Players can create their characters and live out their own lives in “The Sims,” but the games also have pre-made Sims that appear throughout the series. Bella Goth is the most well-known of these, and there are strong reasons for this. She is not just stunning, but also well-off, self-assured, and smart to back it up. She is a well-known movie star in addition to being an excellent researcher in “The Sims 4.”
Dating Bella Goth presents difficulties since she is still a Sim despite all of her positive attributes
. She thus has very little free will, according to this. Her partners would have to look after her and meet her needs at all times. If a love interest ever neglected this aspect, she might experience bad outcomes like starvation, drowning in a pool, or going to the bathroom on the floor.
The case for why anyone would ever want to date Duke Nukem is quite difficult to establish. He may be very physically strong and has repeatedly prevented extraterrestrial invasions, but he is also a horrible jerk and a sexist. Therefore, Duke’s ability to find dates—even in his games—is rather peculiar.
Duke’s misogyny goes so deep that it came to the surface in “Duke Nukem Forever’s” multiplayer in an infamous gaming incident that went too far. The game mode in question involved two teams competing for the attention of ladies wearing skimpy clothing. Duke Nukem has a reputation for getting on players’ nerves, even if his romantic partner could manage to get past his awful views toward women. He is overbearingly cocky, constantly utters one-liners that fall flat, and only wants to kill aliens and smoke cigars.

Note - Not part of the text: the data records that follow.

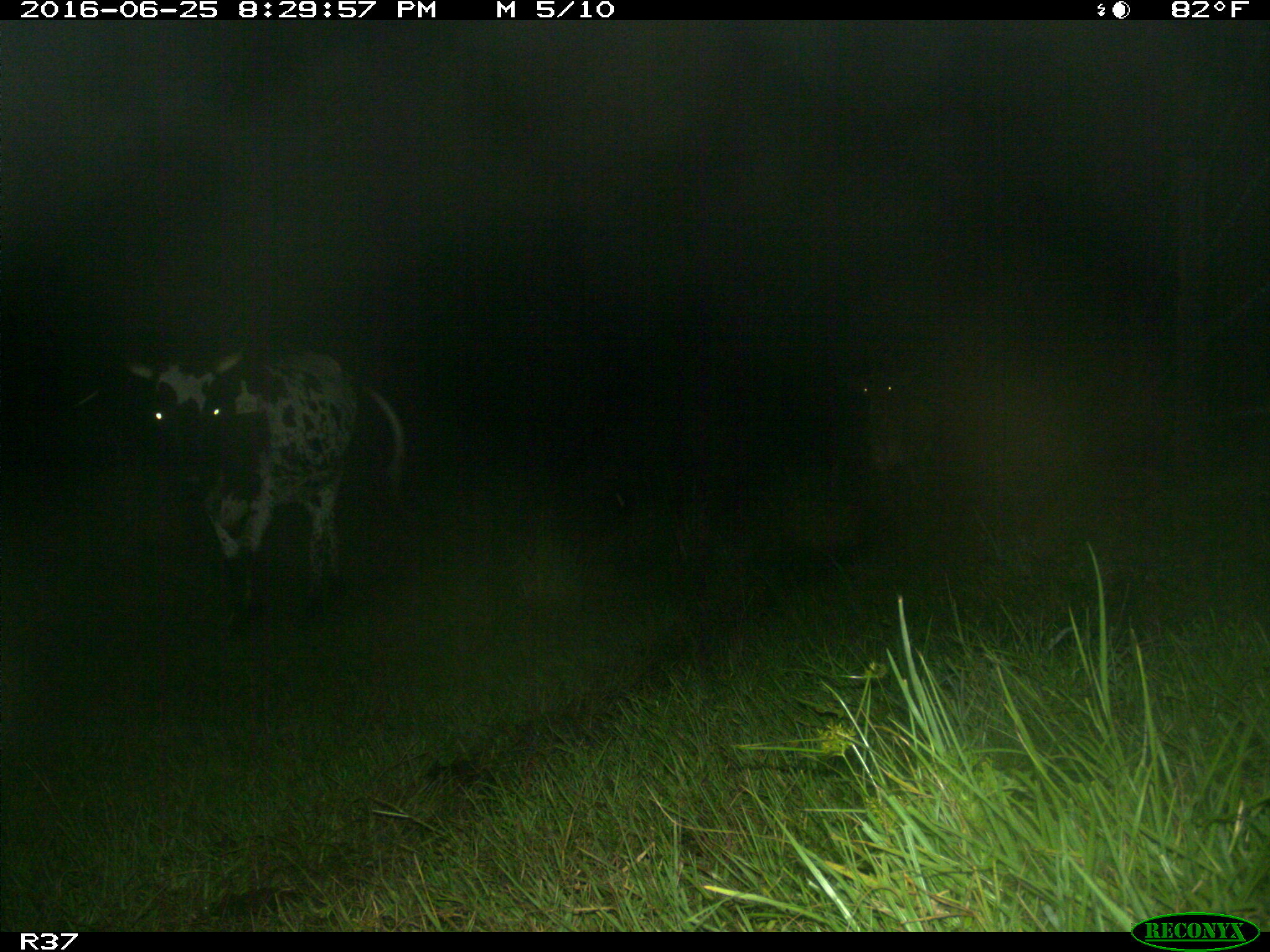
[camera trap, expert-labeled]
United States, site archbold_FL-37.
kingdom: Animalia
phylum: Chordata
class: Mammalia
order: Artiodactyla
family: Bovidae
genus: Bos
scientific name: Bos taurus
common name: domestic cow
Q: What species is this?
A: Bos taurus (domestic cow).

Nearly all of Solid Snake’s qualities are enticing. He seems like a wonderful mate because of his gruff voice, preference for tight suits, fantastic body, and regular rescuing of the world. There is no question that Snake would be able to defend a person he loves from anything that could endanger them, therefore one would never have to worry about not feeling safe. However, caring for Snake and his unavoidable PTSD from all of the war he has witnessed comes at a high cost in exchange for those skills.
Snake’s companions would have to spend a lot of time alone at home while he was away on missions, potentially even perish, in addition to suffering from PTSD. Additionally, he would be unable to divulge many details about his activities or any issues with his significant other. Snake’s career would be extremely complicated to follow even if he did decide to tell his partner about it because of the series’ muddled timeline.
Steve, the default “Minecraft” character, has had a surge to prominence along with the game and has grown to be so well-known that he was unexpectedly requested to join the roster of “Super Smash Bros. Ultimate.” Despite his position, I wouldn’t advise dating Steve. If someone ended up being Steve’s significant other, they would have to let him move in with them or live with him in the woods.
A person who decided to relocate to the bush would have to work continually for everything, including a basic supper. To destroy anything, they would have to hit them, which would break most people’s knuckles, all the while avoiding zombies and creepers at all times. But it wouldn’t be much better if Steve moved in with his partner. To rearrange the bedroom, Steve would break the bed out of habit. His raucous chewing would echo off the apartment’s walls and be loud enough to provoke anyone. Who knows if Steve would even be willing to just watch Netflix or go see a movie?